**Письменное задание 1**
Переименуйте «выход слабости» в «выход малодушия» и перепишите отрывок о Толстом: всё от «Четвертый выход есть» и до «видал еще иного[478].».
**Письменное задание 2**
Напишите, что следует дальше в отрывке о Толстом, после его последнего предложения.

**Фрагмент документа**
★ ★ ★ ★ ★

Четвертый выход есть выход слабости. Он состоит в том, чтобы, понимая зло и бессмысленность жизни, продолжать тянуть ее, зная вперед, что ничего из нее выйти не может. Люди этого разбора знают, что смерть лучше жизни, но, не имея сил поступить разумно – поскорее кончить обман и убить себя, чего-то как будто ждут. Это есть выход слабости, ибо если я знаю лучшее и оно в моей власти, почему не отдаться лучшему?.. Я находился в этом разряде.
Так люди моего разбора четырьмя путями спасаются от ужасного противоречия. Сколько я ни напрягал своего умственного внимания, кроме этих четырех выходов, я не видал еще иного[478].
Разум Толстого – его рациональность – не видел решения дилеммы, возникшей из-за появления «неперевариваемой» мысли. Более того, логика ясно диктовала, что существование, характеризующееся лишь неизбежным и бессмысленным страданием, следует резко оборвать, словно злую шутку. Толстой ясно видел бесконечный конфликт человека с условиями его бытия. Это подорвало желание писателя жить и работать. Он не понимал (по крайней мере, на этом этапе пути), что люди созданы для того, чтобы постоянно противостоять хаосу – вечно стараться преобразовать его в реальное бытие, – вместо того чтобы раз и навсегда овладеть им (и сделать все нестерпимо статичным).

★ ★ ★ ★ ★

**Предоставленные данные**

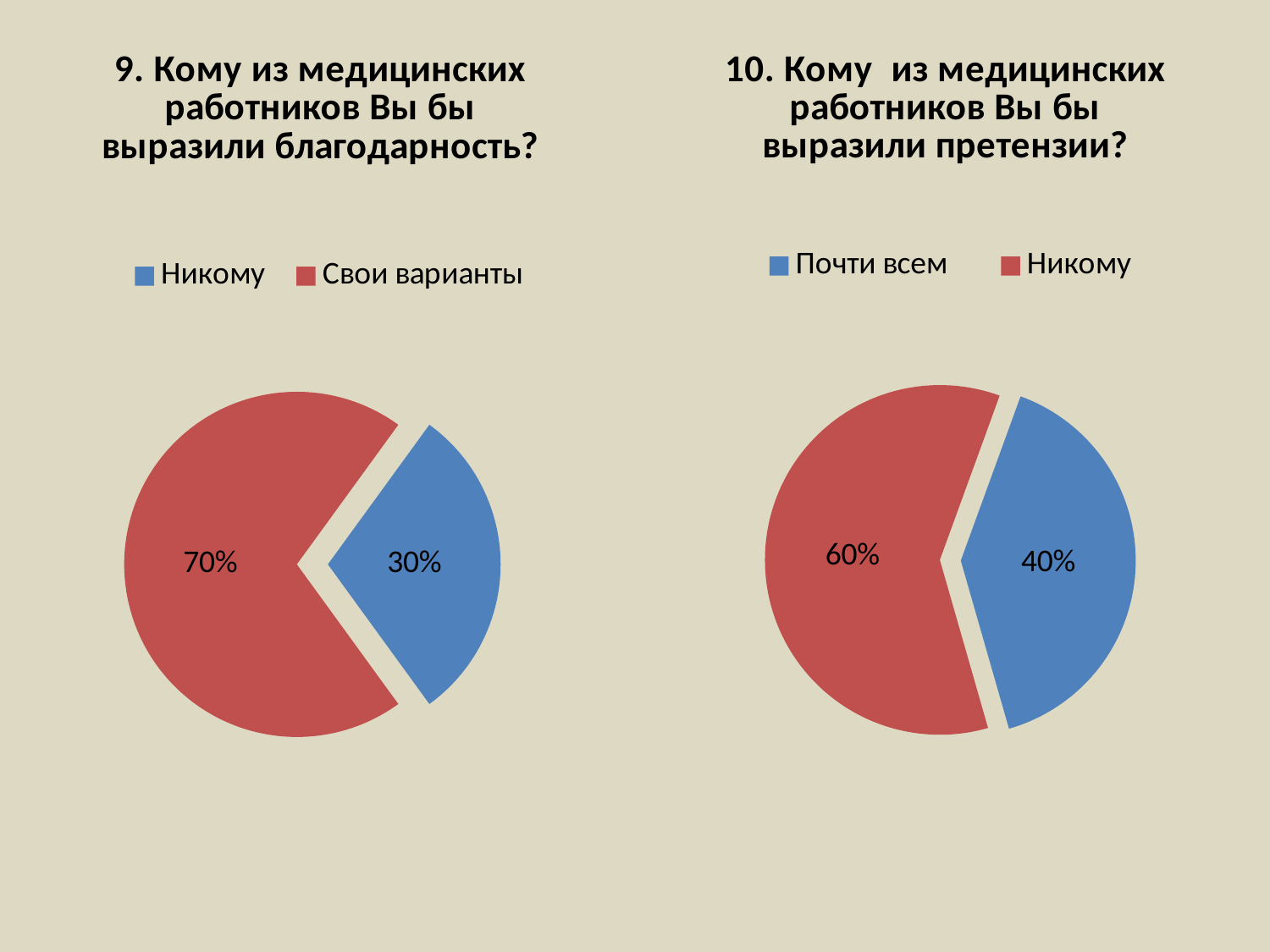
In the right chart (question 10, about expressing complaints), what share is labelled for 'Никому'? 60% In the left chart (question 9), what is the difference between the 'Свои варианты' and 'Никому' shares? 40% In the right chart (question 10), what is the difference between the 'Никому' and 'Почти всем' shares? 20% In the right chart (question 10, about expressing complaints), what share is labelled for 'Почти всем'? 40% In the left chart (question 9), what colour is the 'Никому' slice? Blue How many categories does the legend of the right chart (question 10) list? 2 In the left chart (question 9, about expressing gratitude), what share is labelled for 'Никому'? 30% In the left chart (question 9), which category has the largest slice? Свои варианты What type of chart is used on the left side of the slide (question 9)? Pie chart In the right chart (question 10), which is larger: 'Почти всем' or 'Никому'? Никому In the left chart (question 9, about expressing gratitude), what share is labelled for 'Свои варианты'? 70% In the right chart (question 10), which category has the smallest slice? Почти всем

★ ★ ★ ★ ★

**Ответ на задание 1**
Четвертый выход есть выход малодушия. Он состоит в том, чтобы, понимая зло и бессмысленность жизни, продолжать тянуть ее, зная вперед, что ничего из нее выйти не может. Люди этого разбора знают, что смерть лучше жизни, но, не имея сил поступить разумно – поскорее кончить обман и убить себя, чего-то как будто ждут. Это есть выход малодушия, ибо если я знаю лучшее и оно в моей власти, почему не отдаться лучшему?.. Я находился в этом разряде.
Так люди моего разбора четырьмя путями спасаются от ужасного противоречия. Сколько я ни напрягал своего умственного внимания, кроме этих четырех выходов, я не видал еще иного[478].

**Ответ на задание 2**
Присутствие смертельной уязвимости – этой определяющей характеристики человека и причины возникающего отвращения к жизни – может стать еще более невыносимым, если видеть конкретные примеры этого состояния. Кто-то всегда беднее, слабее и уродливее других – все люди в чем-то менее совершенны (а некоторые, по-видимому, ущербны во всех отношениях). Признание очевидно произвольного распределения умений и достоинств добавляет дополнительные рационально оправданные основания для формирования философии негодования и антипатии – иногда у целого класса людей, иногда у отдельной личности. В таких обстоятельствах желание отомстить самой жизни может стать превыше всего, особенно у несправедливо угнетенных. Шекспировский искалеченный Ричард Третий говорит от имени всех революционеров и мятежников, испытывающих такие побуждения:
Раз небо мне дало такое тело,
Пусть ад и дух мой также искривит.
Нет братьев у меня – не схож я с ними;
И пусть любовь, что бороды седые
Зовут святой, живет в сердцах людей,
Похожих друг на друга, – не во мне.
Один я[479].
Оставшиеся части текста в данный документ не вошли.